§ What is being asked
Exactly how many lines of the data below include the string "site"? State the number and nothing more.

--- Material for this exercise Enclosed Below ---

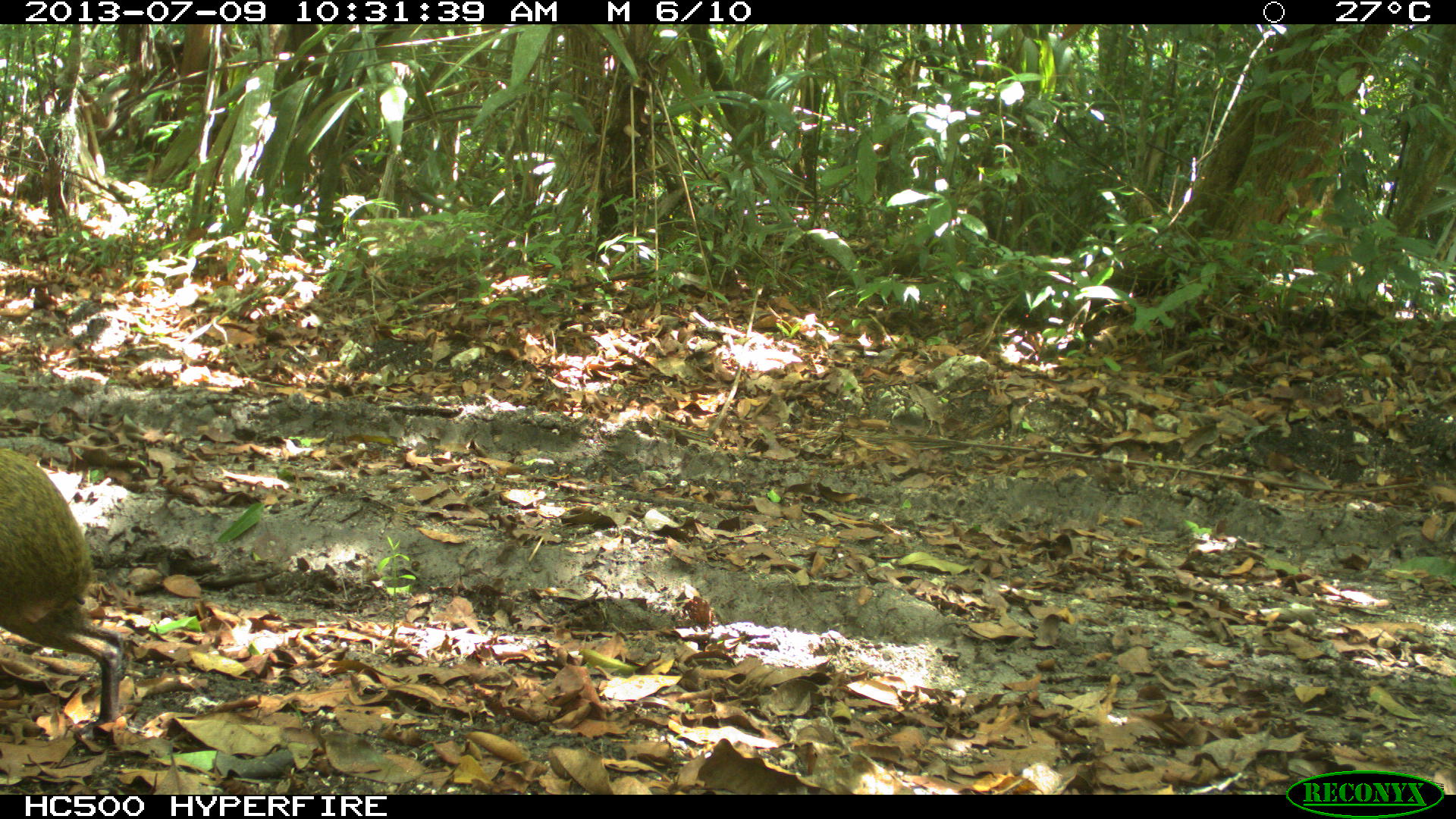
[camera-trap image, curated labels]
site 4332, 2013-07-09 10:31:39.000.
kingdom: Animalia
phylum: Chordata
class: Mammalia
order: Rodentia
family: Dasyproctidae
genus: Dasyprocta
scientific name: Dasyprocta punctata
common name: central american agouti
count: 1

--- End of Enclosed Material for this exercise ---
--- Material for this exercise Enclosed Below ---

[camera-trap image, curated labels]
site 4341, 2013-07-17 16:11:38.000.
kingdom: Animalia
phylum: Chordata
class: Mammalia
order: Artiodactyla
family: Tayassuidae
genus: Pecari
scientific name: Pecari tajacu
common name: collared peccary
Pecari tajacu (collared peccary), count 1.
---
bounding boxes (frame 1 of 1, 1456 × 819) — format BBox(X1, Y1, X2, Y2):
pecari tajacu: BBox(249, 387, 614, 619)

--- End of Enclosed Material for this exercise ---

§ Output for this task
2